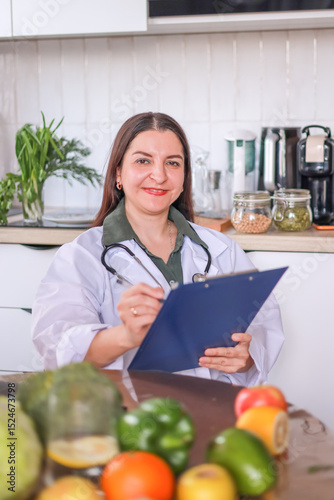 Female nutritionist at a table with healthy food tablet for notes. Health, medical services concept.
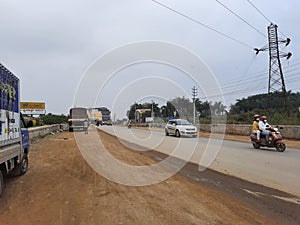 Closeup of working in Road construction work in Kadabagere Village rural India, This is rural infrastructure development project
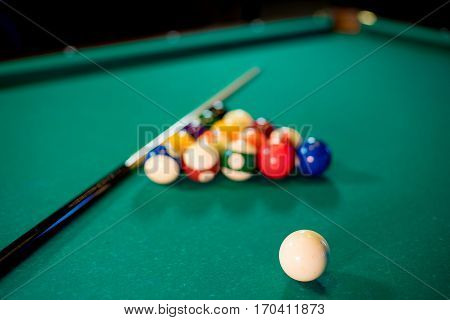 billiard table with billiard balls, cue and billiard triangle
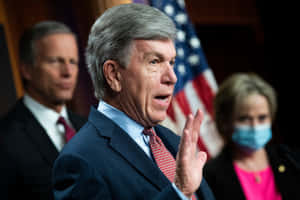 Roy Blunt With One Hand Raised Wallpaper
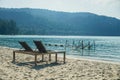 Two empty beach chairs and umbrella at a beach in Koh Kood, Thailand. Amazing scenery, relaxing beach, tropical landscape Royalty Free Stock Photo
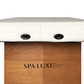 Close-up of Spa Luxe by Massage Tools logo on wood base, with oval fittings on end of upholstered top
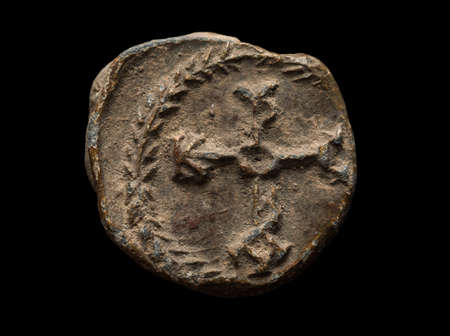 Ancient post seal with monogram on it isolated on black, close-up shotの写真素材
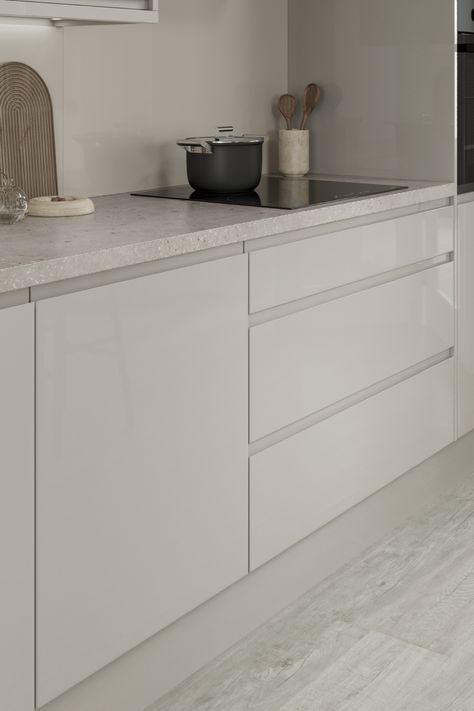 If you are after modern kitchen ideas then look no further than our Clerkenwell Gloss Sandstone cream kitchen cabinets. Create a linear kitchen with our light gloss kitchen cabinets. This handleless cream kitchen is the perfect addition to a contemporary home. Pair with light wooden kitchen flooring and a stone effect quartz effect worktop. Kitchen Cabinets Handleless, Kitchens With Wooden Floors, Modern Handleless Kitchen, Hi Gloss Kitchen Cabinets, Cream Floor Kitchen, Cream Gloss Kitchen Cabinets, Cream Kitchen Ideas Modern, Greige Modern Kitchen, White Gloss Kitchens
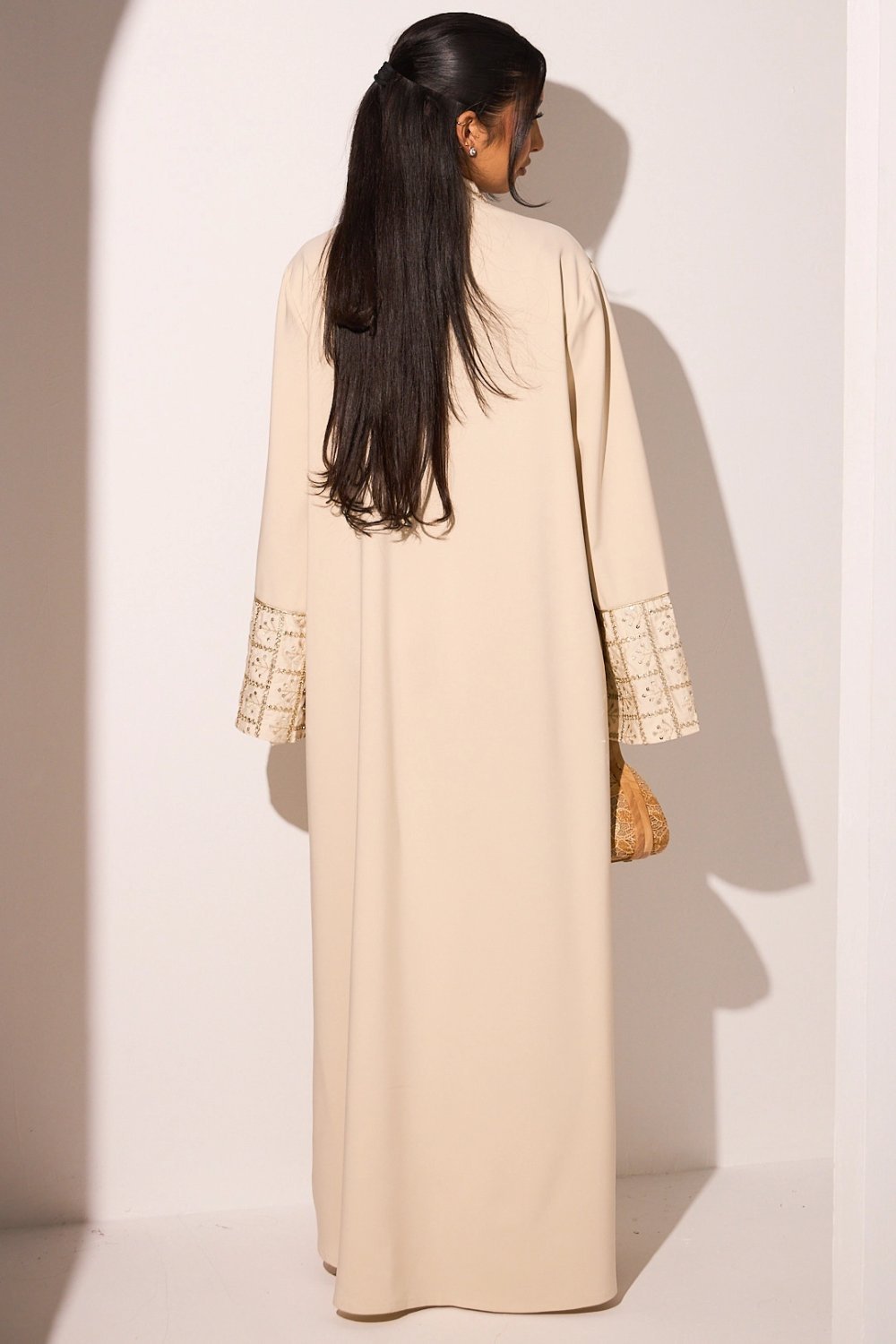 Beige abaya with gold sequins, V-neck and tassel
------------------------------------------------------------
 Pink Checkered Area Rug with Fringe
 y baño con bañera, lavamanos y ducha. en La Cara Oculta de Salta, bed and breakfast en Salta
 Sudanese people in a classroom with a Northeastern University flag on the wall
------------------------------------------------------------
■ DIRECTIVE ■
Put every record from the line containing "Pink Checkered Area Rug with Fringe" down to the line containing "Sudanese people in", both ends included, into a Markdown table with the columns No. and Record, one row per line with its row number, leaving out any blank lines.

■ SOLUTION TO THIS PROBLEM ■
| No. | Record |
|---|---|
| 1 |  Pink Checkered Area Rug with Fringe |
| 2 |  y baño con bañera, lavamanos y ducha. en La Cara Oculta de Salta, bed and breakfast en Salta |
| 3 |  Sudanese people in a classroom with a Northeastern University flag on the wall |